課題
下に示すチャップリン映画のレビューのうち、「これ以降の文章には映画の内容に関する重要な情報が書かれています。」から「った『殺人狂時代』のように。」までの部分を、一字も変えずに書き写してください。

課題文
いかにもチャップリンらしい小ネタの数々も楽しいが、ラストの落ち着いた、静かな演出にはいろいろと考えさせられた。
シーチキン

**ネタバレ注意**
映画を見終った人むけのレビューです。

これ以降の文章には映画の内容に関する重要な情報が書かれています。
まだ映画を見ていない人がみると映画の面白さを損なうことがありますのでご注意下さい。







台頭してきたテレビ放送とそれに伴うコマーシャリズム、そして、赤狩りの嵐が吹き荒れていたであろう当時のアメリカへの風刺はわかる。

最後の方で幼い少年に、その両親を人質にとって共産党員と思しき者の密告を無理やりさせる。なんとむごい、非道な仕打ちであろうか。

私はラスト、チャップリンがその仕打ちに対して怒りを爆発させる、激しいシーンがあるのではないかと思っていた。かつての『独裁者』のように、あるいは鋭い台詞を放った『殺人狂時代』のように。

データ抜粋
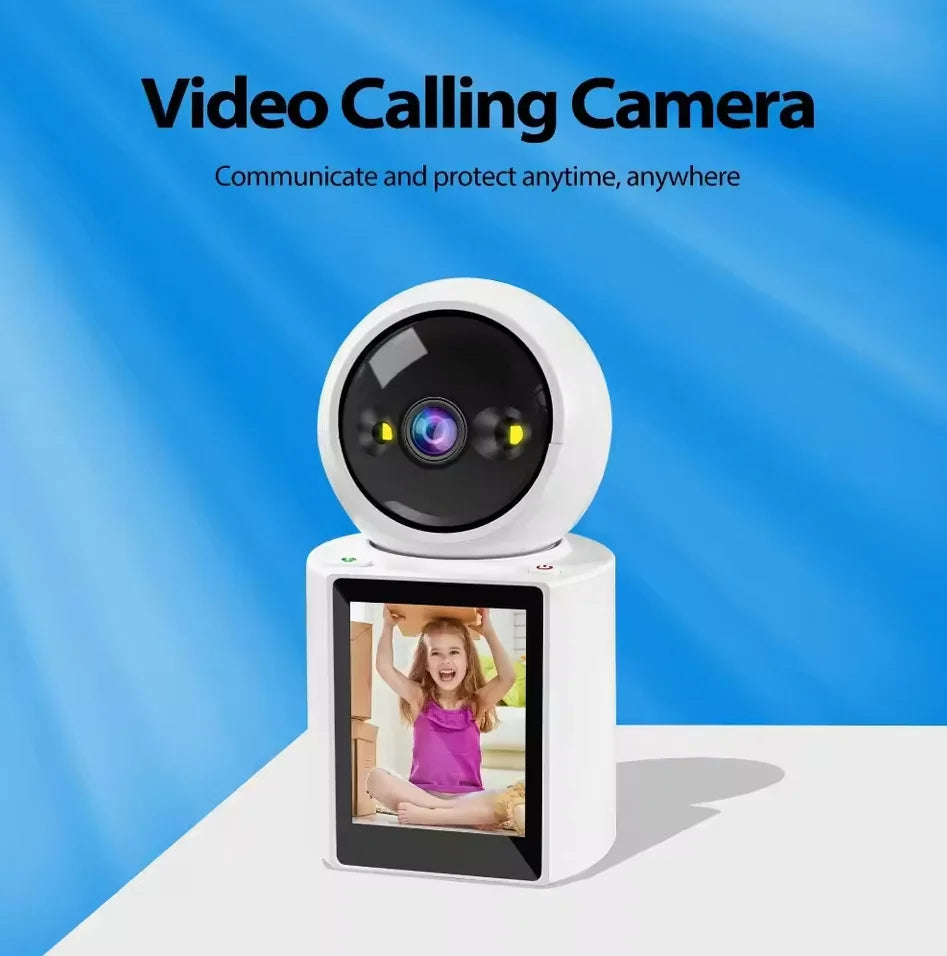 xiaohuang home video call, CCTV camera, home wireless WIFI mini security camera cd card infrared night vision, mobile tracking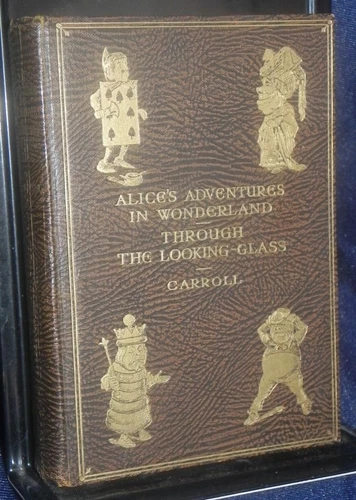 Alice in Wonderland + Through the Looking Glass Lewis Carroll illby Tenniel 1928
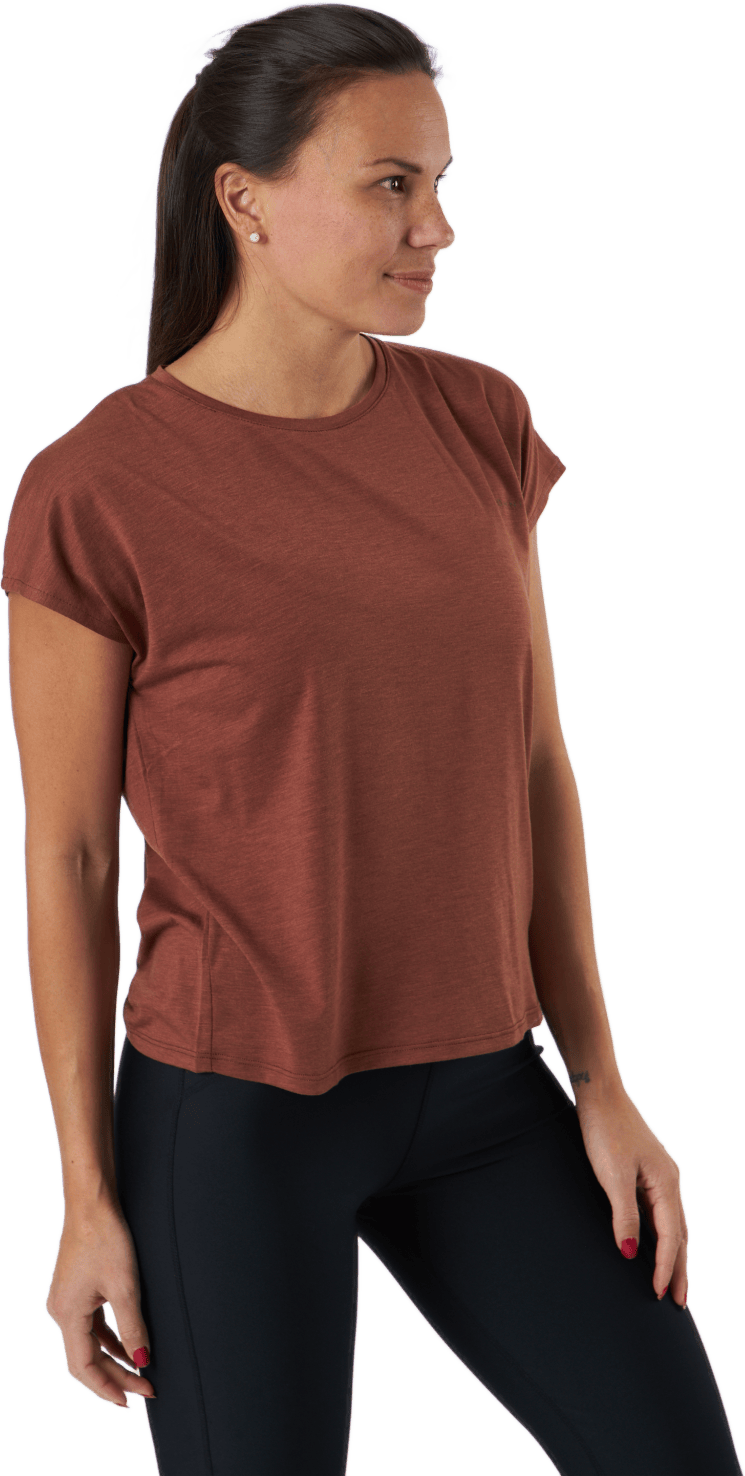 Split Back Tee Copper Brown - Bild 2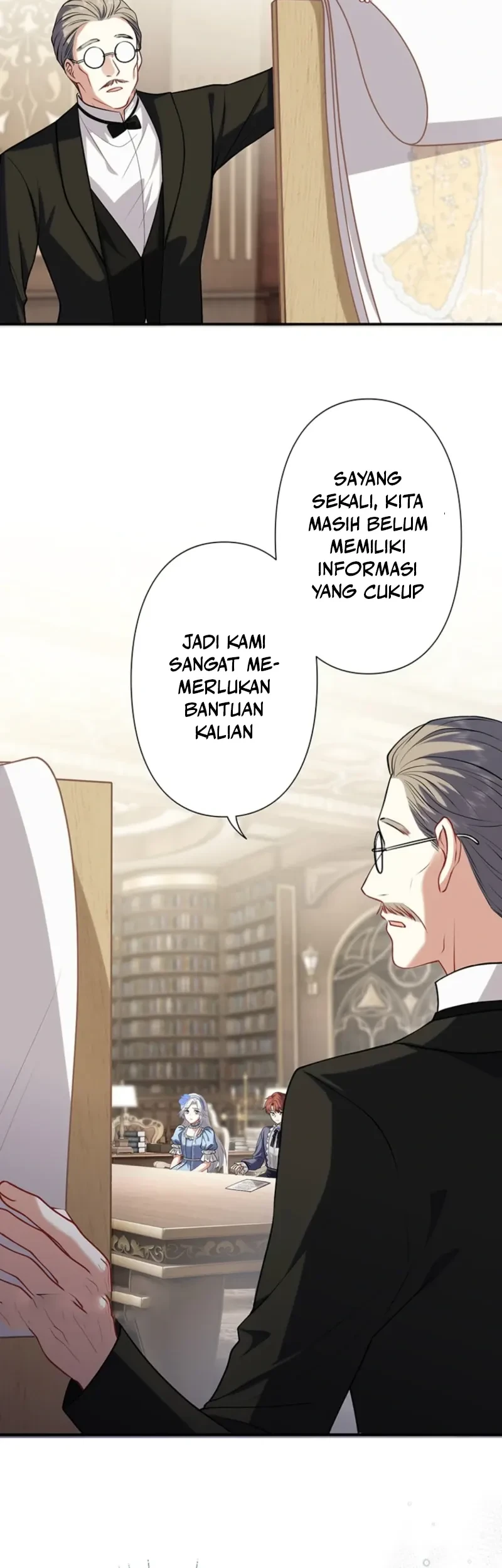 Abandoned, Is It Really Okay to Be Loved This Much? Chapter 8 Gambar 34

解答例
これ以降の文章には映画の内容に関する重要な情報が書かれています。
まだ映画を見ていない人がみると映画の面白さを損なうことがありますのでご注意下さい。







台頭してきたテレビ放送とそれに伴うコマーシャリズム、そして、赤狩りの嵐が吹き荒れていたであろう当時のアメリカへの風刺はわかる。

最後の方で幼い少年に、その両親を人質にとって共産党員と思しき者の密告を無理やりさせる。なんとむごい、非道な仕打ちであろうか。

私はラスト、チャップリンがその仕打ちに対して怒りを爆発させる、激しいシーンがあるのではないかと思っていた。かつての『独裁者』のように、あるいは鋭い台詞を放った『殺人狂時代』のように。